We took independent advice from a consultant general surgeon and a nurse. We found that it had been reasonable to admit Mr A to a surgical ward. He was examined by a surgical registrar and the on-call medical registrar which was an example of good care. However, we found that there had been a number of failings in the care and treatment provided to Mr A. In particular that:

• he should have been treated by a multi-disciplinary group of consultants, including a cardiologist (a doctor who specialises in the study or treatment of heart diseases and heart abnormalities);

• it was unreasonable for a consultant from the hospital's ventilation service not to take appropriate steps to evaluate Mr A when they were informed of his admission;

• it was unreasonable not to record Mr A's fluid intake/output;

• staff failed to act appropriately on an abnormal CT scan;

• staff unreasonably failed to reconsider the diagnosis of kidney infection;

• it was unreasonable for a junior doctor to propose discharging him;

• communication between general surgery and urology (the branch of medicine and physiology concerned with the function and disorders of the urinary system) was poor;

• no moving and handling assessment was carried out when Mr A was admitted to hospital; and

• no equipment was available for the safe movement and transfer of Mr A three days after he was admitted to hospital.

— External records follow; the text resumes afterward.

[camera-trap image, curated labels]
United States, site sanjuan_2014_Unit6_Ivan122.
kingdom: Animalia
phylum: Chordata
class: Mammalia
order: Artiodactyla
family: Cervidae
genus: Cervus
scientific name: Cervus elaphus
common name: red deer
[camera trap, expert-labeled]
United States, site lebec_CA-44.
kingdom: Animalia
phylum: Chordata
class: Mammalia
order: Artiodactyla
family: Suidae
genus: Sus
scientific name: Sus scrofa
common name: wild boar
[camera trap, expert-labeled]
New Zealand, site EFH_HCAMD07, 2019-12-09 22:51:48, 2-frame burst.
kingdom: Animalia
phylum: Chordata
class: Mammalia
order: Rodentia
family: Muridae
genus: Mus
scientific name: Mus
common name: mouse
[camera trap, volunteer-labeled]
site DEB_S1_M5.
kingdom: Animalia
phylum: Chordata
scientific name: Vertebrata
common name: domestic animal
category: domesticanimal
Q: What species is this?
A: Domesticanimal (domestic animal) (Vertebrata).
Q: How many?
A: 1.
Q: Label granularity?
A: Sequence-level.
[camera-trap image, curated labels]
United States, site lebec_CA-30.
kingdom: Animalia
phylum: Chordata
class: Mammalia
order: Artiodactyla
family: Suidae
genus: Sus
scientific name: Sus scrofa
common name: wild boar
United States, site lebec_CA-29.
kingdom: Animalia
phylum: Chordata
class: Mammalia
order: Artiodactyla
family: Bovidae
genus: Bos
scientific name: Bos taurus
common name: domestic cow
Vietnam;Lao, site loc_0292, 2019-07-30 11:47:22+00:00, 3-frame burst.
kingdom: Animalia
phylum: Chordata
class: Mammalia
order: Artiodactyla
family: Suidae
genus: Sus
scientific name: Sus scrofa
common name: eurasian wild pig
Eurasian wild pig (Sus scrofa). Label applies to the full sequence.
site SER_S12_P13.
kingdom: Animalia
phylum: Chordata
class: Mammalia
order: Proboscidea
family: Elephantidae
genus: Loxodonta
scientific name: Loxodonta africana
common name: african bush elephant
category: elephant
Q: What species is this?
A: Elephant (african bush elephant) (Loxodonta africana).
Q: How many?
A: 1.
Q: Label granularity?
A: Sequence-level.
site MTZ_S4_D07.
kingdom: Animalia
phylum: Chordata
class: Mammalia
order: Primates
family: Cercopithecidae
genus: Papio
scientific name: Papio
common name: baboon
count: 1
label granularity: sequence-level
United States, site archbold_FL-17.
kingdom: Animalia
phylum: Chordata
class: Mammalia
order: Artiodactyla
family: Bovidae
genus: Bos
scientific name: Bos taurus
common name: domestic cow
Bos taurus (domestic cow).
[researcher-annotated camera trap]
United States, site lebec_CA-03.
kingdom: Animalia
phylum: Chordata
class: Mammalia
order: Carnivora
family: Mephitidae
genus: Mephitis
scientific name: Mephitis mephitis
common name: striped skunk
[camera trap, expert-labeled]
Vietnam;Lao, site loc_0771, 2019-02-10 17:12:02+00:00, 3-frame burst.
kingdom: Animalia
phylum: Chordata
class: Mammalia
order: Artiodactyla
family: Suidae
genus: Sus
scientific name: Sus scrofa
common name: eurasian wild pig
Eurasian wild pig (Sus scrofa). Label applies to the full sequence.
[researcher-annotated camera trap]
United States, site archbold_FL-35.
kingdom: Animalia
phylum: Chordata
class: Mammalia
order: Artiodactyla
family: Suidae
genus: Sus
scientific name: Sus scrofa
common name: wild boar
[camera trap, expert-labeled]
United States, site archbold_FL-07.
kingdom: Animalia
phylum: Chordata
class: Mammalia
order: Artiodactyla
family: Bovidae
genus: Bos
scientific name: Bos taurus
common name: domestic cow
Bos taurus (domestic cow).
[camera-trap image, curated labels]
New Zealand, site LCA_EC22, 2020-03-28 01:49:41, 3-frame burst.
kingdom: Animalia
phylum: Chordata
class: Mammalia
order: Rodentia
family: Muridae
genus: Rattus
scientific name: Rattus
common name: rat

We upheld Mrs C's complaint about the care and treatment provided to Mr A, however, we found that it was highly likely that the outcome would have been the same for Mr A if these failings had not occurred.

Mrs C also complained that the communication with her family had been unreasonable. We found that whilst there was evidence of discussions with the family and of staff responding to their concerns, Mr A had complex needs and the family should have been involved in his care in a planned and collaborative way. There was no evidence of this. We found that there had been a lack of appropriate engagement with the family in the assessment and care planning for Mr A and that the communication with his family had been poor. We upheld this aspect of Mrs C's complaint.

Recommendations

What we asked the organisation to do in this case:

  • Apologise to Mrs C for failing to provide Mr A with reasonable care and treatment in the hospital and for the poor communication with her family. The apology should meet the standards set out in the SPSO guidelines on apology available at www.spso.org.uk/leafletsand-guidance.

What we said should change to put things right in future:

  • The board should ensure that appropriate multi-disciplinary management is triggered when a deteriorating adult with duchenne muscular dystrophy is admitted to hospital.
  • Patients identified as being at risk should have their fluid intake and output accurately monitored.
  • The board should ensure that CT scans are acted on appropriately and that the diagnosis is reconsidered in the light of any new findings.
  • Patients should be appropriately reviewed and discussed with a relevant member of staff before discharge is proposed.